Director of Institute for Compensation Studies Named
The Institute for Compensation Studies has named Professor M. Diane Burton as its new director beginning July 1.
Burton succeeds founding director Kevin F. Hallock, the Joseph R. Rich ’80 Professor of Economics and Human Resource Studies, who departs Cornell in August to begin as president of the University of Richmond.
Burton, an organizational sociologist, is a professor in the ILR School’s Department of Human Resource Studies and is currently serving as the department chairperson. She holds courtesy appointments in ILR’s Department of Organizational Behavior and Cornell’s Department of Sociology.
Burton started her academic career studying the employment practices, leadership and organizational evolution of high-tech start-ups in Silicon Valley, including researching entrepreneurial teams and executive careers. Her current focus is on job creation and job quality as part of total rewards in entrepreneurial firms. She is part of an international research team using Danish administrative data to study wages of employees in new firms. Burton serves on a committee convened by the National Academies of Science, Engineering and Medicine studying the role of inducement prizes in spurring American innovation.
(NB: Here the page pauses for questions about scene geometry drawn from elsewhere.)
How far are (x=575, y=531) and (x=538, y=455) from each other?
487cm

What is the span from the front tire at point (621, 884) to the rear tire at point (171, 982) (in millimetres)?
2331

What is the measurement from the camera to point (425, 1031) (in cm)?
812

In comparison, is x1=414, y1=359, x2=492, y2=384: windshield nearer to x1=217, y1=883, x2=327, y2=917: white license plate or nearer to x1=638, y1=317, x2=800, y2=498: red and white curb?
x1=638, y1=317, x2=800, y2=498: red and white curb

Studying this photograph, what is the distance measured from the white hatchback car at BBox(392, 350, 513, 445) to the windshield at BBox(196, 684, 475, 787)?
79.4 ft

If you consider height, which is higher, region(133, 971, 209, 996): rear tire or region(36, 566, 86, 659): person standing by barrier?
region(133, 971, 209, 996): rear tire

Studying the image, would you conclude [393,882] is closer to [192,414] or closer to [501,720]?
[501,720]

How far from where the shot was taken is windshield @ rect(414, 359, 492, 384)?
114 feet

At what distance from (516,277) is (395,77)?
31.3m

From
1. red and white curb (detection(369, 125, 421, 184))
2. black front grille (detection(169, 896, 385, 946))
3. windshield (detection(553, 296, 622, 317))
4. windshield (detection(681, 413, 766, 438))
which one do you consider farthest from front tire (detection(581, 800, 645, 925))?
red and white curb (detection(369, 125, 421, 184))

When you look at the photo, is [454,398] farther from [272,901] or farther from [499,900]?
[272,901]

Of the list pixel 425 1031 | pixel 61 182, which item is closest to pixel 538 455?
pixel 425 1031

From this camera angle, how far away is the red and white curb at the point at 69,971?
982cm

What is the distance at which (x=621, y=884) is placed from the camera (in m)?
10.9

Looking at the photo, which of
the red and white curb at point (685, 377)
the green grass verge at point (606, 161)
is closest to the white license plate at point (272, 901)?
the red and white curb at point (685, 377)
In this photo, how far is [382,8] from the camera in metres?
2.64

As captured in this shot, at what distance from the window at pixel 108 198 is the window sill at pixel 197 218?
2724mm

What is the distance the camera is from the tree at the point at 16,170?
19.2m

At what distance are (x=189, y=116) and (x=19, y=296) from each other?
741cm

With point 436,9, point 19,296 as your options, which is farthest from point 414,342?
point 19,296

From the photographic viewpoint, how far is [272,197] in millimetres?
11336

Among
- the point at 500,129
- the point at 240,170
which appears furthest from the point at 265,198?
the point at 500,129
Burton is involved with Entrepreneurship@Cornell and the university-wide undergraduate business minor. She has also served as a Provost Fellow for Public Engagement in Cornell University’s Office of the Vice Provost and Office of Engagement Initiatives to contribute to the broad mission of public engagement at the university. Burton works with the Center for Advanced Human Resource Studies, which convenes working groups of academics and practitioners to engage in mutual learning on selected topics as a faculty expert and advisory board member.
Before joining the Cornell faculty in 2009, Burton was a faculty member at the MIT Sloan School of Management. She began her academic career at the Harvard Business School, where she taught leadership and organizational behavior.